In deze zaak heeft de voorzieningenrechter van de Rechtbank Den Haag op 1 februari 2023 uitspraak gedaan in het kader van een verzoek om een voorlopige voorziening. Verzoeker, een man van Marokkaanse nationaliteit, had een aanvraag ingediend voor een verblijfsvergunning asiel voor bepaalde tijd, welke door de Staatssecretaris van Justitie en Veiligheid op 27 december 2022 was afgewezen als kennelijk ongegrond.
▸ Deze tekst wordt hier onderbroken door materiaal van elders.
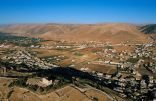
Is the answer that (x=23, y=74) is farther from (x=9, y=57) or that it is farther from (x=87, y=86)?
(x=9, y=57)

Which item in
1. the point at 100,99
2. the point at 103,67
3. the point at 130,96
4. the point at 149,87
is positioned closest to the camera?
the point at 100,99

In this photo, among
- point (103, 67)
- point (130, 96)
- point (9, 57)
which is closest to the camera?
point (130, 96)

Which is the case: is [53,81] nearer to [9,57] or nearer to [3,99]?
[3,99]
Verzoeker heeft hiertegen beroep ingesteld en verzocht om een voorlopige voorziening. De zitting vond plaats op 27 januari 2023, maar verzoeker en zijn gemachtigde zijn niet verschenen. De Staatssecretaris was vertegenwoordigd door zijn gemachtigde, B. Hanink.
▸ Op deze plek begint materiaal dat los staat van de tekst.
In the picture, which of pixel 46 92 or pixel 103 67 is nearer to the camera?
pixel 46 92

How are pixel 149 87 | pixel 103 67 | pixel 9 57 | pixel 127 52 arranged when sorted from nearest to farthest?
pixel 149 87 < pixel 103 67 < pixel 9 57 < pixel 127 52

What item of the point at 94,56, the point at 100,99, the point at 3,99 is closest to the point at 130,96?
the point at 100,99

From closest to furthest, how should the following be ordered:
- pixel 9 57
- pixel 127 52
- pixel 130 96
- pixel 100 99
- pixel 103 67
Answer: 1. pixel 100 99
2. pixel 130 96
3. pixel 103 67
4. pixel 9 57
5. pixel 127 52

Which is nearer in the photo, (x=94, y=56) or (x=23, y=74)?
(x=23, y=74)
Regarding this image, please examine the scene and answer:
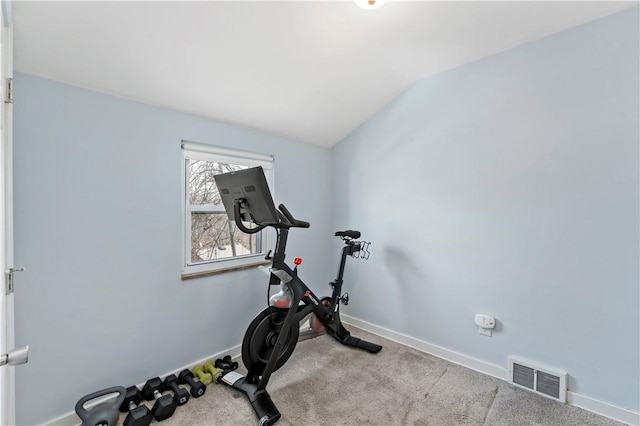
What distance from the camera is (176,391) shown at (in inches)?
74.4

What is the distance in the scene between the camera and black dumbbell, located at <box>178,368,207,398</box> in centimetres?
195

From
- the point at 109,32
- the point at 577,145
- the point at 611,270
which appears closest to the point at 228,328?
the point at 109,32

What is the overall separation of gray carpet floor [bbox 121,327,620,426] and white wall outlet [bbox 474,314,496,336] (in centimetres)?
33

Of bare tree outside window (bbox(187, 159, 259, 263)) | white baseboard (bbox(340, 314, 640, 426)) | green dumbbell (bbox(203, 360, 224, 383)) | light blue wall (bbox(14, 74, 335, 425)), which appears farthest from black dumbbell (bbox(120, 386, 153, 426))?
white baseboard (bbox(340, 314, 640, 426))

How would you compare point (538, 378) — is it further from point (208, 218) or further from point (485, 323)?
point (208, 218)

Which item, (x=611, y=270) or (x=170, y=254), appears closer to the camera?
(x=611, y=270)

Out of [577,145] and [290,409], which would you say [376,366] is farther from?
[577,145]

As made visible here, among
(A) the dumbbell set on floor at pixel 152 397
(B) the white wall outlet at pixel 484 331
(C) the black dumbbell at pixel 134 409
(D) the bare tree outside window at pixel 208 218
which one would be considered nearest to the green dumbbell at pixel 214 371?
(A) the dumbbell set on floor at pixel 152 397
De voorzieningenrechter heeft in zijn overwegingen aangegeven dat er op dezelfde dag ook uitspraak is gedaan in de aanverwante zaak NL23.200, waarin het beroep van verzoeker is behandeld. Aangezien er inmiddels een uitspraak is gedaan op het beroep, is de noodzaak voor een voorlopige voorziening komen te vervallen. De voorzieningenrechter heeft daarom het verzoek om een voorlopige voorziening afgewezen. Tevens is er geen aanleiding voor een proceskostenveroordeling. De uitspraak is gedaan door mr. J.Y.B. Jansen, in aanwezigheid van griffier R. de Boer, en is openbaar gemaakt via geanonimiseerde publicatie op rechtspraak.nl. Tegen deze uitspraak staat geen hoger beroep of verzet open.

Uitspraak

RECHTBANK DEN HAAG

Zittingsplaats Groningen
Bestuursrecht
zaaknummer: NL23.201

uitspraak van de voorzieningenrechter in de zaak tussen

[naam] , verzoeker,

geboren op [geboortedatum] ,
van Marokkaanse nationaliteit,
V-nummer: [nummer]
(gemachtigde: mr. A.J. de Boer),
en

de Staatssecretaris van Justitie en Veiligheid, verweerder

(gemachtigde: B. Hanink).

Procesverloop

Bij besluit van 27 december 2022 (het bestreden besluit) heeft verweerder de aanvraag van verzoeker tot het verlenen van een verblijfsvergunning asiel voor bepaalde tijd afgewezen als kennelijk ongegrond.
Verzoeker heeft tegen het bestreden besluit beroep ingesteld. Hij heeft verder de voorzieningenrechter verzocht om een voorlopige voorziening te treffen.
De voorzieningenrechter heeft het verzoek, tezamen met de zaak NL23.200 (het beroep), op 27 januari 2023 op zitting behandeld. Verzoeker en zijn gemachtigde zijn met voorafgaande kennisgeving niet verschenen. Verweerder heeft zich laten vertegenwoordigen door zijn gemachtigde.

Overwegingen

1. Bij uitspraak van vandaag, zaaknummer NL23.200, heeft de rechtbank uitspraak gedaan op het beroep. Een voorlopige voorziening is daarom niet meer nodig. De voorzieningenrechter wijst het verzoek om die reden af.
2. Voor een proceskostenveroordeling bestaat geen aanleiding.

Beslissing

De voorzieningenrechter wijst het verzoek om voorlopige voorziening af.
Deze uitspraak is gedaan door mr. J.Y.B. Jansen, voorzieningenrechter, in aanwezigheid van R. de Boer, griffier, en openbaar gemaakt door middel van geanonimiseerde publicatie op rechtspraak.nl.
De uitspraak is uitgesproken in het openbaar en bekendgemaakt op:
Tegen deze uitspraak staat geen hoger beroep of verzet open.